Migrants who have waited more than five years to have their parents settle in New Zealand are calling for the government to front up on when residence applications will restart.
Auckland University Professor Deborah Levy applied for her mother Betty Mills, 86, to join her from London six months before the parent category was suspended in 2016.
She was happy to find she met the criteria when the government re-opened the programme last year, and selections to apply for the 1000 visas available per year were scheduled to start in May. But the programme was again put on ice after the pandemic struck.
More than 8500 parents of overseas-born residents and citizens are among more the 5000 expressions of interest (EOI) for residence that have been filed, but no-one is being selected to apply. The process was suspended at the same time as skilled migrant residence selections.
"It feels like 100 years to me but I think it's six years - we've been waiting that long, we've just been waiting and waiting and it's really taken a toll on all of us," Levy said.

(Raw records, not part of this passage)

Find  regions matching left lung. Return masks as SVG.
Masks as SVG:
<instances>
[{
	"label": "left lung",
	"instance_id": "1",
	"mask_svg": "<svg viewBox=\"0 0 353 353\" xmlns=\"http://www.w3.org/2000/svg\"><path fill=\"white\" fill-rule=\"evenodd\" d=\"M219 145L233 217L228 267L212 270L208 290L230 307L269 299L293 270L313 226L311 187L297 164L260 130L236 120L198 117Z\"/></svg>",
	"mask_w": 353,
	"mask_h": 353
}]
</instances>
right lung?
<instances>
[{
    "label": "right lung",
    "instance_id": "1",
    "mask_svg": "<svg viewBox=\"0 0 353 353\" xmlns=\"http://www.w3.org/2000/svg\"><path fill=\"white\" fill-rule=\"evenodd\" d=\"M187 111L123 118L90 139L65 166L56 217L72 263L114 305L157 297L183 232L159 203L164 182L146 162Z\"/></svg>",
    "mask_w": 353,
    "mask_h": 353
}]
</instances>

"I'm very stressed all the time. It feels like a real kick in the teeth. I don't think they've treated people as human beings. I don't think they realise the impact they make on people's lives when they can't make decisions for six years."
The University of Auckland professor, who heads the property department, said she would have to leave if her mother cannot stay. The family are waiting to hear whether she has been granted a two-year visa after a successful request for ministerial intervention.
Her mother describes herself as a "Covid refugee" as she was visiting when the pandemic started and has had her visitor visa extended, but there is still no news on residence, leaving question marks over whether she should sell her home in England when - as a non-resident - she cannot buy one here.
"If her two-year visa gets declined, we have to basically pack up and go," Levy said.
"It's become eminently clear to me that as a family we're going to have to start making some decisions if we don't hear soon - about whether we stay here or we go back to the UK for a few months or some time. These are really big decisions that we just say, but suddenly they're going to become real, we're going to have to make these decisions."
Levy said while her mother is here in New Zealand albeit with an uncertain future, she felt for those families whose parents had been locked out by the border closure, as well as by the residence process being stalled.
"It keeps you in limbo, it affects everything you do every day of your life, subconsciously and you wake up in the middle of the night worrying about what the outcome's going to be, how mum will be. It's just a constant cloud over your life, it never goes."
In a statement, a spokesperson for Immigration Minister Kris Faafoi said the government continued to assess when EOI selections can take place, but added there was no timeframe on when decisions would be made.